しかし、たまたま立ち寄った本屋で下記の本を読んで、自分の考えが間違っていたことに気付いた。
ロシア・ショック
両国のガス問題は、ウクライナがガス代をロシアに払わないのが原因だ。ウクライナがロシアにガス代を払わない原因は、ロシアがガス代を大幅に値上げしたからだが、ロシアはソ連時代に設定された非常に安い値段を、適正価格に戻しただけであって、ウクライナをいじめるために値上げしたわけではない。テレビのニュースだけ見ていると、ついついイメージでその問題を捕らえてしまう。いけないことである。

本書は経済的に見れば、市場としてロシアはかなり有望だ、としている。本書で書かれている内容は、
◆社会、経済面
プーチン国家元首として優秀で、しかも国民から、かなり評価されている。
・ロシアは教育水準が高く、優秀な科学技術者を多数抱えている。特にITの分野では、21世紀のIT大国と成り得る。また教育水準の高さは、中間層の形成を可能にし、購買力が期待される。
・購買意欲が旺盛。そしてプーチン首相をはじめとして親日家が多く、多少高くても日本製品を買いたがる。
・資源が豊富。
・官僚の腐敗は、相変わらず。

◆外交面
・現在は、中国との国境問題は、区切りがついているが、潜在的には、中国の莫大な人口に脅威を抱いている。
旧ソ連国家との関係(複雑。ただの資源を巡る争いだけでなく、現地のロシア人が虐げられた時は出て行かざる負えない、という事情も抱えている)
EUとの関係。(対立もしくは協調。そして将来、ロシアはEUに加盟するのを望むのか?)

本書を読むと、大前氏がBRICsの中では、ロシアが一番有望だとして、北方領土問題に囚われずに、日本も積極的にロシアと関係を結ぶべしとしている。

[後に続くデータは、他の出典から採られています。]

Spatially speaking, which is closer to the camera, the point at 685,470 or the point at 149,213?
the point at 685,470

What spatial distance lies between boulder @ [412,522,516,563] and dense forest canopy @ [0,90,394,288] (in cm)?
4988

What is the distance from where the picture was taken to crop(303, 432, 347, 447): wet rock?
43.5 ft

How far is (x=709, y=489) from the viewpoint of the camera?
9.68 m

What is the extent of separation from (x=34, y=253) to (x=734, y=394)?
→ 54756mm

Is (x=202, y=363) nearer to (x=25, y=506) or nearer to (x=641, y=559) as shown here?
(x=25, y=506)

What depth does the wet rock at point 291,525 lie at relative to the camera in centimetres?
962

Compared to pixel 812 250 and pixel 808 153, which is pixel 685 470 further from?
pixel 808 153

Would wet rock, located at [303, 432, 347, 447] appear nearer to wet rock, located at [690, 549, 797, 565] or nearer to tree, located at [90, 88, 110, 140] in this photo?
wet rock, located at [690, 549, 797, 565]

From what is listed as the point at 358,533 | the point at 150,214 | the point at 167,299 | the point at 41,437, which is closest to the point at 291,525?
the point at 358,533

またプーチン首相は、帝国主義的な考えを捨てて、実利を重視し、将来的には、EUに加盟して、ヨーロッパの一員として、生きていくことを選択すると、予想している。

プーチン首相に対するイメージが覇権主義的な感じがして、今までロシアに対していいイメージを持っていなかった。今日の「ニュース23」でもロシアが資源獲得のために、グルジアに進行したとの特集をしていたが、本書を読んでなかったら、プーチン首相に対して一方的な悪いイメージしか抱かなかっただろう。(プーチン首相の本心は、今後も経過を見ていかないと分らないと思う)

よく考えてみると、いくら資源をたくさん持っていても、国際社会から孤立しては、イランのようにさらなる発展は望めない。ロシア国民も資本主義のよさをもう味わってしまったので、昔みたいな物不足の社会には戻りたくないだろう。

マスコミが中国やロシアを報道するときは、脅威的なイメージで報道するが、両国のトップは、わざわざ国際社会で悪者になるような、バカなマネはしないと思う。


国際問題は、一方的なイメージでとらえられるほど単純でない。本書は自分の偏った思考を正してくれ、とても有用な本であった。